Supplied text:
---+---
The Ireland I grew up in overwhelmingly supported the dictum: ‘Spare the rod, spoil the child.’ Due to this misguided wisdom, many of my generation do not look back at an enchanted youth here, but rather one sadly overcast by the use of corporal punishment in Irish schools. How so many of us actually managed to rekindle a love of learning years later is an awesome tribute to the survival of the human spirit.

 

The State-sanctioned school punishments were usually meted out with the aid of a slender elongated object that bore a strong resemblance to crops and whips. And these beatings hurt so badly I still flinch and catch my breath when I witness an animal being subjected to a flogging today. That means I flinch and feel roused to anger and compassion for racehorses almost daily, as I catch sight of them being vigorously whipped to succeed.

 

It was not until 1974 that the cruel practice of corporal punishment in Irish schools was first given media attention. In August of that year Tony Kinsella, representing the Irish Union of School Students, spoke out against the practice and asked for it to end. Slowly, public opinion in Ireland shifted, but it took a further eight years (in 1982) before the Department of Education’s sanctioned approval of teachers liberally dispensing ‘six of the best’ was banned. The ban was finally enshrined as a criminal offence in 1996.

 

Irish society has undergone a magnificent shift in attitude from its earlier reliance on inflicting painful corporal punishment to a more compassionate rearing of its children. Now, thank goodness, children have legal protection for that human right of a childhood free from cruel and inhumane treatment.

 

But the gaze of the Irish public now needs to move toward the cruel and inhumane treatment of animals.

 

And foremost in my mind is the abhorrence of the whip in racing. That crop hurts; its purpose is to hurt.

 

I pointed out before just how long it took between those first public words on banning corporal punishment in schools in 1974 and its final establishment as a criminal offence in 1996. That comes to more than two decades. But the Protection of Animals Act in Ireland, which proclaims it an offence to beat an animal, goes even further back in time, to 1911.

 

Yet here we are in 2019 with racehorses being flogged in our direct view and few humans seem to react to the sheer horror of this. I doubt if many are even aware that the 1911 Act is being violated right in front of them.
---+---
To do:
a - In the text on corporal punishment, who spoke out against the practice in August 1974, and whom did he represent?
b - Write out the part of the text on corporal punishment between "Yet here we" and "front of them.", inclusive.
Work from the text on corporal punishment and nothing else.

Dataset content:
---+---
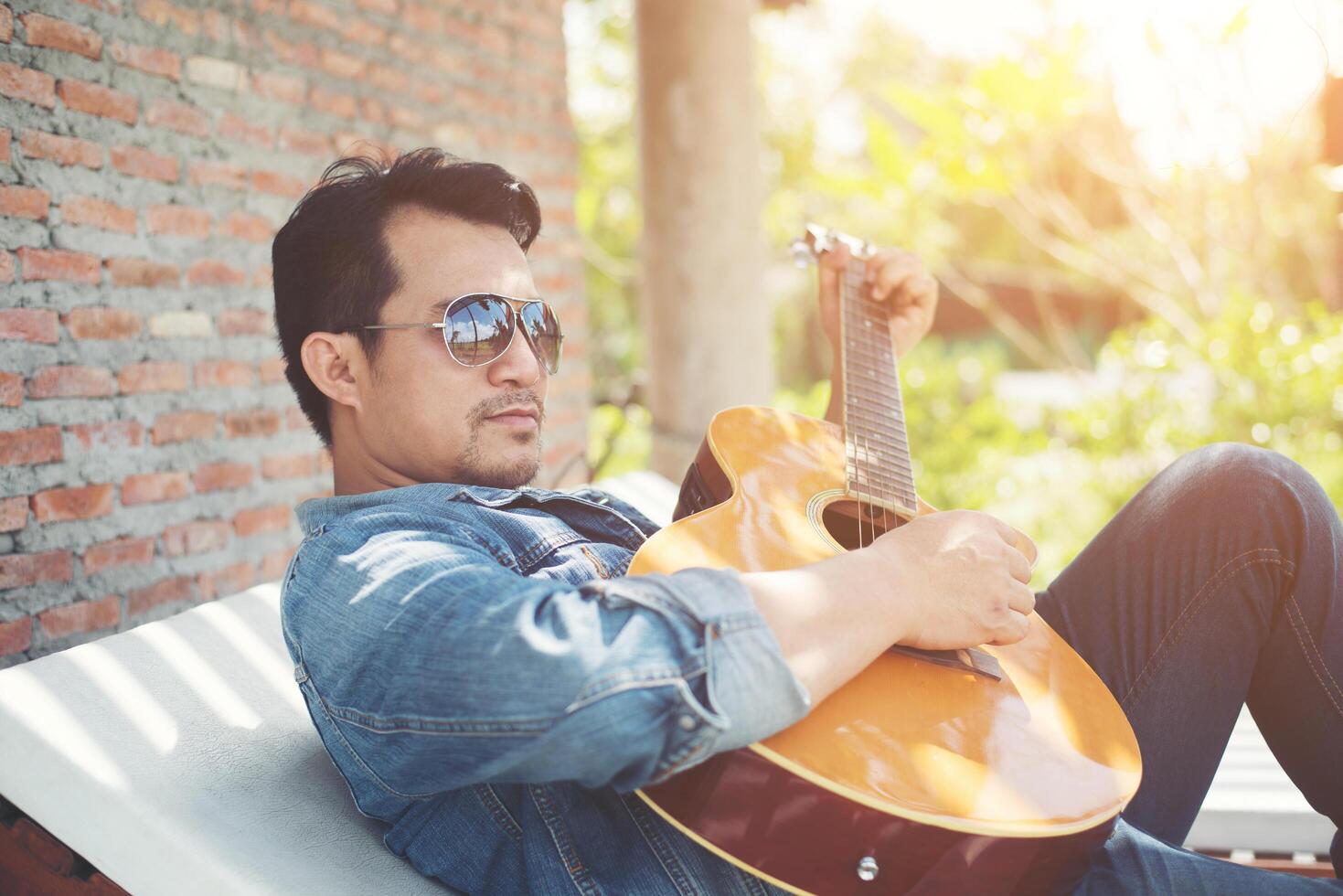 hombres hipster guapos practican para tocar la guitarra mientras él disfruta de la relajación con la naturaleza alrededor. foto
---+---
Task-by-task answers:
a - Tony Kinsella, representing the Irish Union of School Students.

b -
Yet here we are in 2019 with racehorses being flogged in our direct view and few humans seem to react to the sheer horror of this. I doubt if many are even aware that the 1911 Act is being violated right in front of them.